Spec: Implement the TaskScheduler class from PLAN.md

Three slots: Claude Code with CE patterns, Codex with CE patterns, and bare Codex. Each implements independently, all reviewed by the same evaluation pipeline. The progress table shows which model ran each slot:

Slot Status Model Tests Approach
1 DONE claude-opus-4-6 17 tests /ce:work
2 DONE_WITH_CONCERNS gpt-5.4 5 tests /ce:work + codex
3 DONE_WITH_CONCERNS gpt-5.4 5 tests codex

Skills guide methodology (TDD, CE patterns). Harnesses choose the AI system (Claude, Codex). Compose them with +:

/slot-machine with 4 slots:
  slot 1: /superpowers:test-driven-development
  slot 2: /superpowers:test-driven-development + codex
  slot 3: /ce:work
  slot 4: codex

Skills are invoked natively by each harness — Claude uses the Skill tool, Codex uses $ prefix. Each loads the full skill document in its own way.

Or set project defaults in CLAUDE.md:

## Slot Machine Settings
slot-machine-slots:
  - /superpowers:test-driven-development
  - /ce:work
  - codex
  - default

Profiles: Coding and Writing

Slot-machine auto-detects whether your spec is a coding task or a writing task and loads the right profile. Each profile has its own approach hints, reviewer criteria, and synthesis strategy.

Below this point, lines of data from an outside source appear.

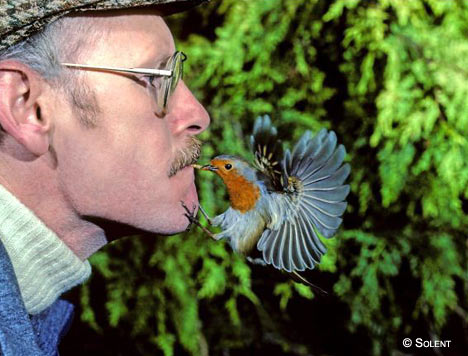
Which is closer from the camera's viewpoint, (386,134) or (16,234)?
(16,234)

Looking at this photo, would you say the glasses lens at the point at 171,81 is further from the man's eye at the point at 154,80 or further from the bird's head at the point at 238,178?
the bird's head at the point at 238,178

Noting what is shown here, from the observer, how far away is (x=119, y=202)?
1168 millimetres

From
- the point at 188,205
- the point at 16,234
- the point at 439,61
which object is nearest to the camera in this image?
the point at 188,205

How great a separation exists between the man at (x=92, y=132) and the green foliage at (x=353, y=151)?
0.82 m

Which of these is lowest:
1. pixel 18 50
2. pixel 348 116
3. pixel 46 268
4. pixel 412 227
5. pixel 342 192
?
pixel 412 227

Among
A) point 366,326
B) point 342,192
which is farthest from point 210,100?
point 342,192

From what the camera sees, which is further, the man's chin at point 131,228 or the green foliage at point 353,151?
the green foliage at point 353,151

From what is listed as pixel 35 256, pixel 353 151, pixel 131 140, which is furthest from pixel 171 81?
pixel 353 151

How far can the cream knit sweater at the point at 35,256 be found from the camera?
1181 mm

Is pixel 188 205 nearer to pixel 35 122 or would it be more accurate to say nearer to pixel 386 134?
pixel 35 122

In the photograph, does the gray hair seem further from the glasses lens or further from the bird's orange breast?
the bird's orange breast

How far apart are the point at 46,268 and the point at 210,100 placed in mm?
1193

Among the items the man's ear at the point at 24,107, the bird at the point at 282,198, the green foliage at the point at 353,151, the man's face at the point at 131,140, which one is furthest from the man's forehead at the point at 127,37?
the green foliage at the point at 353,151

Coding profile (isolation: worktree):

  • Hints steer toward different implementation emphases: simplicity, robustness, functional style, idiomatic APIs, extensibility
  • Reviewer checks spec compliance, hunts bugs with file:line evidence, assesses test coverage
  • Pre-checks run your test suite before review
  • Each slot gets an isolated git worktree

Writing profile (isolation: file):

  • Hints steer toward different voices: concise, narrative, technical, conversational, structured
  • Reviewer checks brief compliance, prose quality, audience fit, coherence
  • No git worktrees — each slot writes to a file
  • Synthesis merges the best phrasing and structure from multiple drafts

Force a profile with profile: writing or profile: coding, or let auto-detection handle it.

Works With Your Other Skills

Each implementer slot is a full Claude Code session with access to all your installed skills. You can assign a specific skill per slot — or let implementers pick up skills automatically from your environment.

Works with superpowers, compound-engineering, gstack, or any other implementation skill. The orchestrator passes your CLAUDE.md conventions as project context to each implementer, so project-specific rules apply to every slot automatically.

What the Reviewer Actually Finds

This is a real finding from one of our test runs. The reviewer is an independent agent that reads the actual code — not the implementer's self-report:

Critical: src/api.py:47 — Unhandled TypeError crash

  What: POST /tasks with priority="high" (string instead of int) causes
        an unhandled TypeError in PriorityQueue.put(). Flask catches it
        and returns a generic 500 Internal Server Error.

  Impact: Any API caller sending a non-integer priority crashes the endpoint.
          No error message, no 400 Bad Request — just a 500.

  Fix: Add type validation before queue insertion:
       if not isinstance(priority, int):
           return jsonify({"error": "priority must be an integer"}), 400

The reviewer cites the exact file and line, explains the impact, and suggests a fix. The implementer's self-review said "all requirements implemented, tests pass" — it missed this entirely.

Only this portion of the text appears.